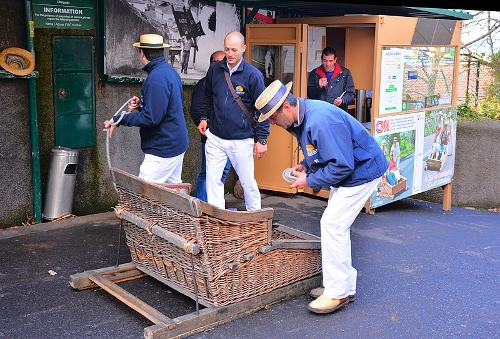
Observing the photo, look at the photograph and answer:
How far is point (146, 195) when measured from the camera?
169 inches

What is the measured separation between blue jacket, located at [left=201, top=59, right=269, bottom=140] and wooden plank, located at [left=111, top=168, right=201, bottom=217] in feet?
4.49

▶ [Exercise] Recast every line of the rows above as a Markdown table with the columns "Number" and "Text", one line per table row. Skip the blank lines and leave the pictures out.

▶ [Reply]
| Number | Text |
|---|---|
| 1 | Observing the photo, look at the photograph and answer: |
| 2 | How far is point (146, 195) when measured from the camera? |
| 3 | 169 inches |
| 4 | What is the measured separation between blue jacket, located at [left=201, top=59, right=269, bottom=140] and wooden plank, located at [left=111, top=168, right=201, bottom=217] in feet? |
| 5 | 4.49 |